Lumberton High School Sci Vis II V201.01
Topic Selection Use an introduction to get the speech going.
Humor may be used in the introduction. Reasons for a good introduction are to: Get the audience’s attention; Introduce your topic; Show the importance of your topic; Present your facts; and Forecast your main ideas.
Giving the Presentation
Do not try and memorize what you will say . Trying to memorize will only make you nervous, and you will find yourself thinking about the words and not about the message. Use non-verbal communication. Step forward after the introduction. Take a few steps when you start a new point. Remember to use hand gestures. Do not put your hands in your pockets.
Opening Statements Start off with a strong opening idea with confidence. Then try and organize your ideas in your head. If you know you have three points or ideas to say, just start off simple by saying, "I would just like to talk about 3 points." The first point is... the second point is... and so on.

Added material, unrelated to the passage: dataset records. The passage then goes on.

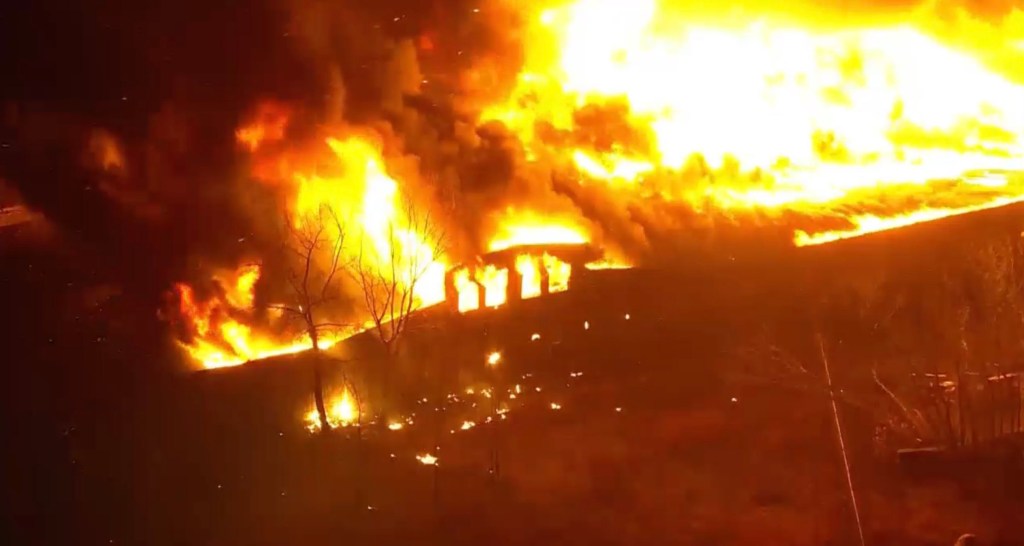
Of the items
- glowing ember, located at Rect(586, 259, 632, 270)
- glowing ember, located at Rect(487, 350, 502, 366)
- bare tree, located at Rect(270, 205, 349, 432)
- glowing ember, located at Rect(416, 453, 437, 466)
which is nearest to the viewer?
glowing ember, located at Rect(416, 453, 437, 466)

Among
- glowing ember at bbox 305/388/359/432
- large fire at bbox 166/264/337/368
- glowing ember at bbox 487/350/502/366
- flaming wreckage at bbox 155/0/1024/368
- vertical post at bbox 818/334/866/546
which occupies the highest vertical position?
flaming wreckage at bbox 155/0/1024/368

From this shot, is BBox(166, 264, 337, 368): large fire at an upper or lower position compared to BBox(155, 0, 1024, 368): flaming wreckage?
lower

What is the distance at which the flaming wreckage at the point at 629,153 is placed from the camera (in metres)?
21.3

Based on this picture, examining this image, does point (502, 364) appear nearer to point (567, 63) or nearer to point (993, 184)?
point (567, 63)

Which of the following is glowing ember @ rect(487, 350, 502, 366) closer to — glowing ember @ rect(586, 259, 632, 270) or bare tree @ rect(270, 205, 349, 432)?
glowing ember @ rect(586, 259, 632, 270)

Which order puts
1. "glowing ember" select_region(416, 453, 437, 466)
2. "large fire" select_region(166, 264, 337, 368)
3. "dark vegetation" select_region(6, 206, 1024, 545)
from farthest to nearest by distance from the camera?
"large fire" select_region(166, 264, 337, 368) → "glowing ember" select_region(416, 453, 437, 466) → "dark vegetation" select_region(6, 206, 1024, 545)

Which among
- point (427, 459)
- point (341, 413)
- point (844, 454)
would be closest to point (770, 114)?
point (844, 454)

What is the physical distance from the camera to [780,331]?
1964 cm

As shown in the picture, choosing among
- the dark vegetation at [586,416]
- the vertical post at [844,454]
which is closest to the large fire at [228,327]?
the dark vegetation at [586,416]

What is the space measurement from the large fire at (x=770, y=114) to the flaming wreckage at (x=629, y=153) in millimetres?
45

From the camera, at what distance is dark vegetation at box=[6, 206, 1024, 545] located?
14742mm

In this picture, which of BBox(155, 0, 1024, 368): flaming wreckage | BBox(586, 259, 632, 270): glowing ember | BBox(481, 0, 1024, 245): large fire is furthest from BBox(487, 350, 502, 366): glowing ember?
BBox(481, 0, 1024, 245): large fire

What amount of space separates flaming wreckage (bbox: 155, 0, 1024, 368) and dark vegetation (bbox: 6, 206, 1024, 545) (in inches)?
60.3

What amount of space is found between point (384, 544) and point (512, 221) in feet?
37.9
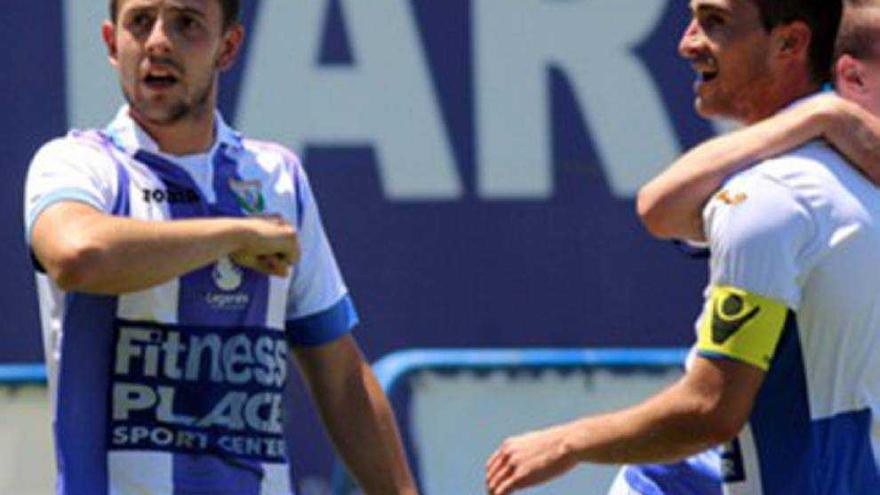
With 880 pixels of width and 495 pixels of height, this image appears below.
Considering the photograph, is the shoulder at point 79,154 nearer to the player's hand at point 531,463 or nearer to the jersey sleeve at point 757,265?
the player's hand at point 531,463

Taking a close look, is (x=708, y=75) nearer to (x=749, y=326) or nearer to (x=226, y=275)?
(x=749, y=326)

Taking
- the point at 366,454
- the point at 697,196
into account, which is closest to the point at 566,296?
the point at 366,454

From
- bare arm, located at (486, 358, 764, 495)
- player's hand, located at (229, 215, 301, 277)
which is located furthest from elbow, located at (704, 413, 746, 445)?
player's hand, located at (229, 215, 301, 277)

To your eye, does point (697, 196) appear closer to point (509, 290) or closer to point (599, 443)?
point (599, 443)

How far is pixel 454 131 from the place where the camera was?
5.80 meters

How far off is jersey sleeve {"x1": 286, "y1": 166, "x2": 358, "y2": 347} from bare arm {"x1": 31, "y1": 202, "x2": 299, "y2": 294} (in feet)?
0.99

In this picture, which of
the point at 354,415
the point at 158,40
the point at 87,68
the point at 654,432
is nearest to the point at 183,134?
the point at 158,40

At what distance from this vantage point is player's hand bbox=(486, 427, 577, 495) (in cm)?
400

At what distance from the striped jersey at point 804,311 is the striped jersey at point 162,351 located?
76cm

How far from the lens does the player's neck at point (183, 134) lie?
4.34m

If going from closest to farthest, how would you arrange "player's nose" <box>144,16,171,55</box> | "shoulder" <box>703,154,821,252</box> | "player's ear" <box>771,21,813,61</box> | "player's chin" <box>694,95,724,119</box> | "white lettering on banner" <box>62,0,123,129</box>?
"shoulder" <box>703,154,821,252</box> → "player's ear" <box>771,21,813,61</box> → "player's chin" <box>694,95,724,119</box> → "player's nose" <box>144,16,171,55</box> → "white lettering on banner" <box>62,0,123,129</box>

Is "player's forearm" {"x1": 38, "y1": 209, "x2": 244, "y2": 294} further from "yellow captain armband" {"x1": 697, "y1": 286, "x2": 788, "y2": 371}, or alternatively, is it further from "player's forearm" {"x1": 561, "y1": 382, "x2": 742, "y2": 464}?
"yellow captain armband" {"x1": 697, "y1": 286, "x2": 788, "y2": 371}

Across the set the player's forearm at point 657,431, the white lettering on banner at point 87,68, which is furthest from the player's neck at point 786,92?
the white lettering on banner at point 87,68

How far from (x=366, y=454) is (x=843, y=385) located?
3.14 feet
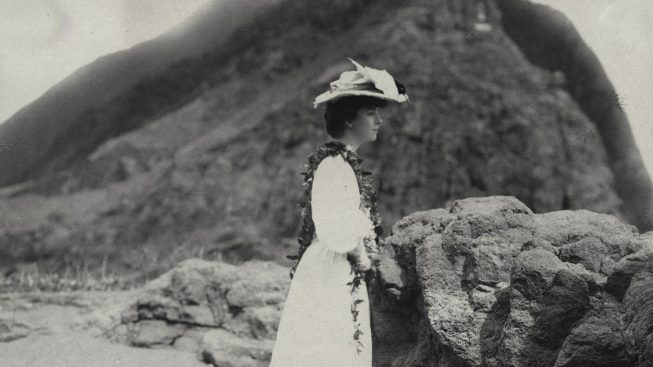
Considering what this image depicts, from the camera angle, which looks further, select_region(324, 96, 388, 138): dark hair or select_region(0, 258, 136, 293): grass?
select_region(0, 258, 136, 293): grass

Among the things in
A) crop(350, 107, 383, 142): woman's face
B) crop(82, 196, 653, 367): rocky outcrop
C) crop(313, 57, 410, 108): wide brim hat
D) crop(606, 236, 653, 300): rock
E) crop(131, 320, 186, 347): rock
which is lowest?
crop(131, 320, 186, 347): rock

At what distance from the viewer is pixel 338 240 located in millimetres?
2863

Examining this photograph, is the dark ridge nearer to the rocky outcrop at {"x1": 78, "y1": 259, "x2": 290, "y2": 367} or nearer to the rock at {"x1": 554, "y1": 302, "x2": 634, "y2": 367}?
the rocky outcrop at {"x1": 78, "y1": 259, "x2": 290, "y2": 367}

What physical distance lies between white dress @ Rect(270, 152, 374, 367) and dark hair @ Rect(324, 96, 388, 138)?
0.18m

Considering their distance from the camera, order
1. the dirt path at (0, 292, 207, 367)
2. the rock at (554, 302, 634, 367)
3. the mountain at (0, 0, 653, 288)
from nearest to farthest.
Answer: the rock at (554, 302, 634, 367) → the dirt path at (0, 292, 207, 367) → the mountain at (0, 0, 653, 288)

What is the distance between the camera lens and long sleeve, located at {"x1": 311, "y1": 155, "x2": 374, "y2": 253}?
2.87 m

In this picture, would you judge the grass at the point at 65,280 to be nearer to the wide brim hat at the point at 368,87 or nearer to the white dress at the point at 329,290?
the white dress at the point at 329,290

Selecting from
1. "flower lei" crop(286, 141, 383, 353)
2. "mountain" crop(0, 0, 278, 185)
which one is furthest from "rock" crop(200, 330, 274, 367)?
"mountain" crop(0, 0, 278, 185)

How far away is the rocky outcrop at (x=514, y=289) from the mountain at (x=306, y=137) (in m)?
4.75

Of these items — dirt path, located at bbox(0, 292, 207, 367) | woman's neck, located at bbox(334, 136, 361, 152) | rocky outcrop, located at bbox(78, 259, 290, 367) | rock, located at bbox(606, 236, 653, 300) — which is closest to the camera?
rock, located at bbox(606, 236, 653, 300)

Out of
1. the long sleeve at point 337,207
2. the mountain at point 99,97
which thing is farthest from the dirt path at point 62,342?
the long sleeve at point 337,207

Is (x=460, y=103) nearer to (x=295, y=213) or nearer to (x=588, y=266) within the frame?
(x=295, y=213)

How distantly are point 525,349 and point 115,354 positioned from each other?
3944 millimetres

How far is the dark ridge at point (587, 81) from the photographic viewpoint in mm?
8547
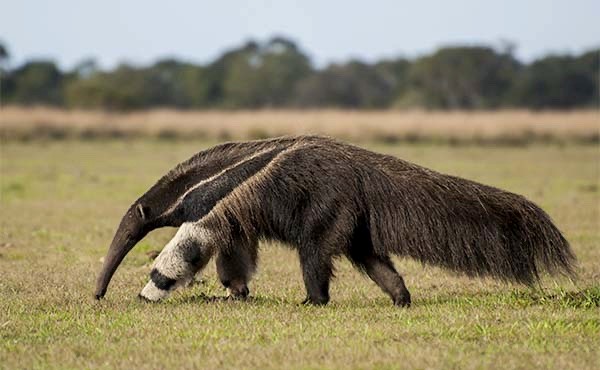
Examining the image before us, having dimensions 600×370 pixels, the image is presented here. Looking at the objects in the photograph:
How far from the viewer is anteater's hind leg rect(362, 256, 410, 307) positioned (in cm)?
739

Transitions Decide on your transitions from one idea to the next. If you have more than one point to make, you can use a natural transition such as, "My second point is... or my next point is..." Maintain eye contact with the audience. Look down at your next idea or thought and then regain eye contact with your audience. Speak clearly and with good volume. Be articulate. Remember the element of time is important in a speech.
Conclusion Inform the audience you are about to close;
Summarize and recap your major ideas; and Leave your audience with specific ideas about your topic.
Final Pointers Remember these points. Do not chew gum.
Stand up straight. Use visual aids and examples. Make sure the points support the goal and purpose of the speech.
Organizational Forms Classification -- Puts items into categories in a speech. Problem/Solution -- Uses the first part of the speech to present the problem and the second part to present the solution. Can also be used for persuasive speeches. Cause/Effect -- Uses the first part of the speech to outline the cause and the second to describe the effect, and finally the last part to describe a possible solution.
Organizational Forms Topical -- Most common organizational pattern, which can present more than one topic in an ordered fashion. Useful for informative and entertaining speeches. Chronological -- Uses a time sequence for the framework of the speech. It can also be used for informative and persuasive speeches, both of which require background information Spatial -- Organizes material according to physical space. It can be used for informative and entertaining physical space topics.